== Problem details ==
Reproduce the passage of the Kubernetes health check text that begins at the words "Since this Node" and stops after "HTTP to TCP.".

JSON output from the command "curl localhost:31923/healthz" executed on one of the Kubernetes Nodes. — JSON response returned when requesting the health check endpoint.

The response is simply a JSON containing the name and namespace of the service associated with the LB, along with the following fields:

localEndpoints → When using externalTrafficPolicy: Local, returns the number of Pods related to the service associated with the LB (Traefik in this case) present on the current Node. Since this Traefik installation is running as a DaemonSet, we have one Pod per Node (except for two Nodes in this cluster that contain taints).
serviceProxyHealthy → Returns true if kube-proxy is healthy (process running and iptables rules properly synchronized with the kernel, ensuring there is a valid path to reach the service endpoint associated with the LB).

Since this Node has at least one Traefik Pod (localEndpoints >= 1) and kube-proxy is running correctly with synchronized iptables rules, it is marked as healthy and becomes eligible to receive external traffic.

Health checks when using `externalTrafficPolicy: Cluster`

When switching to Cluster mode, it is possible to notice in the Service manifest that the healthCheckNodePort field disappears:

Kubernetes manifest of a Traefik LoadBalancer Service configured with "externalTrafficPolicy: Cluster". — Manifest of a Service using `externalTrafficPolicy: Cluster`, changing how the health check is performed and, as a consequence, removing the `healthCheckNodePort` field.

On the AWS side, we can see that:

The protocol used for the health check changed from HTTP to TCP.
The /healthz path is no longer used (since the protocol is now TCP).
The port used for the health check is the same port where the Node accepts client requests (32174).
The number of Nodes marked as healthy increased from 8 to 10, even though there are still only 8 Traefik Pods in our cluster.
Other configurations such as interval, timeout and thresholds were also modified.

AWS console in the Target Groups menu, showing that the health check port is no longer present. — Health check settings menu for one of the load balancer Target Groups after changing to `externalTrafficPolicy: Cluster`.

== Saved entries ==
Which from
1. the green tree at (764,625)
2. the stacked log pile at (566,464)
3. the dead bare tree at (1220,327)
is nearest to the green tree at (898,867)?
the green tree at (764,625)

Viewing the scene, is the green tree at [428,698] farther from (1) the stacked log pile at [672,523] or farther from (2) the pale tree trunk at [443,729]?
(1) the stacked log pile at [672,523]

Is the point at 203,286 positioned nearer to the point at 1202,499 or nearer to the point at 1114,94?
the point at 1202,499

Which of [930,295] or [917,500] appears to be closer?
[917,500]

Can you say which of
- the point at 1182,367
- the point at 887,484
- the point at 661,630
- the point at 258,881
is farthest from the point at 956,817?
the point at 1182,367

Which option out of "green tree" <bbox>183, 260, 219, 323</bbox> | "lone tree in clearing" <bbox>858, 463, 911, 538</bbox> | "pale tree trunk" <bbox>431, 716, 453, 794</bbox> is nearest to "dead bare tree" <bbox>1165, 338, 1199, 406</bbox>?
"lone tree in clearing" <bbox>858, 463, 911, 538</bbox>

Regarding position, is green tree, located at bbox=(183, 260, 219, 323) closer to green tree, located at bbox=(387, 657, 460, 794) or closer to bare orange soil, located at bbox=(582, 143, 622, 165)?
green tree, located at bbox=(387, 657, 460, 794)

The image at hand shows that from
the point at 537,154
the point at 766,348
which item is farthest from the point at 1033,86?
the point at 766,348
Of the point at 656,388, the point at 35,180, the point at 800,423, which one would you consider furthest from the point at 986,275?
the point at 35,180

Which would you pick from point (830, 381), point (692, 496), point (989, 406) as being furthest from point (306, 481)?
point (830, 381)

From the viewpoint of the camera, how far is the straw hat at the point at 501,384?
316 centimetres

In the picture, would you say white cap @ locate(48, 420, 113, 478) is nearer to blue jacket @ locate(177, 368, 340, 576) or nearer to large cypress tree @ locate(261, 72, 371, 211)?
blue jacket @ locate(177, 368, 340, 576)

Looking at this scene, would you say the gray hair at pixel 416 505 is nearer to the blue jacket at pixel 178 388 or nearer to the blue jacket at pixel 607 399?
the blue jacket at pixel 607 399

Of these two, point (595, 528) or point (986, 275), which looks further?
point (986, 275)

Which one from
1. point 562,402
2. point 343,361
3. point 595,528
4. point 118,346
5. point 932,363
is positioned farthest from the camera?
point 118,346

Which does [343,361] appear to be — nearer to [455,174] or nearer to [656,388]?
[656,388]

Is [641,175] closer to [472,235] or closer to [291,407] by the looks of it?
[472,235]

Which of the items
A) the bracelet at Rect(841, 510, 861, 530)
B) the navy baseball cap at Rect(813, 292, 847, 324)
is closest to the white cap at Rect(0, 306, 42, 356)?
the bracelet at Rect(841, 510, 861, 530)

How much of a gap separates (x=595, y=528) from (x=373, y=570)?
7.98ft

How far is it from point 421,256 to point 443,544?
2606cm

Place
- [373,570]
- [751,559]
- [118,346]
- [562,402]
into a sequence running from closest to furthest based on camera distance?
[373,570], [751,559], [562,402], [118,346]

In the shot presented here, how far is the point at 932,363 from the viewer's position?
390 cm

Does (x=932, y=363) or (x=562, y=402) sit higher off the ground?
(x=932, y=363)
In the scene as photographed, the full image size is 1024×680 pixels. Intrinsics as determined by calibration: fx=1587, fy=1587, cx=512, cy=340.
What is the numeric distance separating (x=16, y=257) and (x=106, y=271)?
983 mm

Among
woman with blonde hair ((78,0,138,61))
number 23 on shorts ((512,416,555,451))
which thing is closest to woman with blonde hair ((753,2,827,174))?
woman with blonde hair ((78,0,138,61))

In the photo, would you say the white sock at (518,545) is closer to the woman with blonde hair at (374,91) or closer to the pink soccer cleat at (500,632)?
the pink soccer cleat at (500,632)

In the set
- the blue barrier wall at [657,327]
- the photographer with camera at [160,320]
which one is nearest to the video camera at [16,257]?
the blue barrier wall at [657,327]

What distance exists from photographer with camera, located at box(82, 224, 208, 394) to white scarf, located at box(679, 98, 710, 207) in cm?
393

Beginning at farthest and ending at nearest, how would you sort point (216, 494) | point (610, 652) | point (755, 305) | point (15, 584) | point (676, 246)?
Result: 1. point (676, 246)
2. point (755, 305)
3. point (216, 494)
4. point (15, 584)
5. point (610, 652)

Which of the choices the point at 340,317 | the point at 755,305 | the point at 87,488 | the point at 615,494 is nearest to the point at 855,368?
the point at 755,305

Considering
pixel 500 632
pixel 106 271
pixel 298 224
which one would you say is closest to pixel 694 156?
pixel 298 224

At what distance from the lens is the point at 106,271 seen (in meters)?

== Answer to the exercise ==
Since this Node has at least one Traefik Pod (localEndpoints >= 1) and kube-proxy is running correctly with synchronized iptables rules, it is marked as healthy and becomes eligible to receive external traffic.

Health checks when using `externalTrafficPolicy: Cluster`

When switching to Cluster mode, it is possible to notice in the Service manifest that the healthCheckNodePort field disappears:

Kubernetes manifest of a Traefik LoadBalancer Service configured with "externalTrafficPolicy: Cluster". — Manifest of a Service using `externalTrafficPolicy: Cluster`, changing how the health check is performed and, as a consequence, removing the `healthCheckNodePort` field.

On the AWS side, we can see that:

The protocol used for the health check changed from HTTP to TCP.